The Carousel Effect: DNA from Previous Sex Partners Could Affect Future Offspring
If the controversial revelations in Sperm Wars revealing the harsh truths about just how tricky women’s fertility can be and how promiscuous the history of the human species has been were not enough, here’s another bombshell that just dropped. When a woman breaks up with a man she has had sex with, or is a frequent carousel rider, there’s speculation among genetic researchers based on genetic testing that something of her former partners could affect any future offspring she has with her new partner. Call it nature pre-cucking Captain Save-a-Ho.
The idea is referred to as telegony, and has been around since Greek times, but was struck down around a century ago by modern science. However, science is always moving and changing. Shockingly, a new study from Australian researchers and reviewed by English researchers reveals ancient wisdom may challenge the accepted wisdom from the ministers of promiscuity and the pro-carousel brigade. As reported by Medical Daily:
[Telegony] was first proposed by the Greek philosopher Aristotle and was accepted as science until the early 1900s when it was disproved and replaced by more modern genetic theory. Unfortunately, the theory was largely used as a fear tactic to prevent women from copulating with different races or lower classes, but the study suggests the theory may have some elements of truth — for flies, at least.
Pro-feminist propaganda aside, even that article admits the hypothesis may have some legitimacy in humans. It just can’t bring itself to criticize the 1960s idea that women should sleep around as a way of “empowering” themselves. Amazingly, in flies, the traits of males the female has previously mated with can be transmitted to future offspring sired by other males. Dr. Angela Crean, lead researcher on the gene research project a the University of New South Wales in Australia explains:
We found that even though the second male sired the offspring, offspring size was determined by what the mother’s previous mating partner ate. Our new findings take this to a whole new level — showing a male can also transmit some of his acquired features to offspring sired by other males.
Of course, this finding has a long way to go from being proven to be the case in humans. However, just as a Marxist lobotomy removed many of the teachings and ancient wisdom from the Overton Window of acceptable discourse, ideas taken for granted in the Bible that forms the basis of the world’s three major religions, could the traditional prohibitions on female promiscuity be validated once again, this time by science?
What About Mammals
Beyond flies, there is precedent for the effect of telegony occurring in other mammals, the Class humans belong to.

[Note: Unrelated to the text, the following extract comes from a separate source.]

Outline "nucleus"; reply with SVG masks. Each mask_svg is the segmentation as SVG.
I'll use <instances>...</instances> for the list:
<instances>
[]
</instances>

Crean continues:
There is no evidence of such effects in humans, but there has not been any research on this possibility in humans. There is a potential for such effects in mammals. For example, there is a lot of fetal DNA in maternal blood during pregnancy, and this could potentially play a role in such effects. There is also evidence in mammals that seminal fluid affects offspring development, so semen from one male could potentially influence the development of eggs fertilized by another male (which is what we think is happening in flies).
So, whether it be demographics showing a dying population (and a spiritually dead one at that) in the West, religious prohibitions on female carousel riding going back 5,000 years, or emerging science showing that female promiscuity might just be affecting the genetic material of future offspring she has with any future Beta male once she gets off the carousel, there are a lot of negative effects when it comes to a culture letting women run wild, well beyond the sexual jungle and disincentive for male participation it creates.
There are tantalizing suggestions that the first father of a woman’s children may determine at least some of the traits of all of her children. It truly could be first come, first served in nature. And another scientific dagger in the heart of women’s lib, beyond the fact Oxford anthropologist J.D. Unwin revealed any society that does not practice monogamy ultimately declines in his seminal but totally ignored (today) work Sex and Culture. Crean goes on:
We know that features that run in families are not just influenced by the genes that are passed down from parents to their children. Various non-genetic inheritance mechanisms make it possible for environmental factors to influence characteristics of a child. Our new findings take this to a whole new level – showing a male can also transmit some of his acquired features to offspring sired by other males.
Call it nature cucking Betas and men who don’t dominate their partner’s sexuality. This is amazing research, and lends credence to the idea of K-selected societies practicing female chastity while r-selected societies do not. Dr. Stuart Wigby at Oxford University told the press:
This particular mechanism would be unlikely to apply to mammals such as humans because of differences in reproductive physiology compared to insects. However, other researchers have suggest that mechanisms exist that could in principle result in telegony in humans; for example because mothers carry fetal DNA in their blood during pregnancy.
Reality, once again it seems, could be stranger than fiction. Another reason to avoid long term commitments with Tinder and carousel-riding discards, as if a man needed more reasons.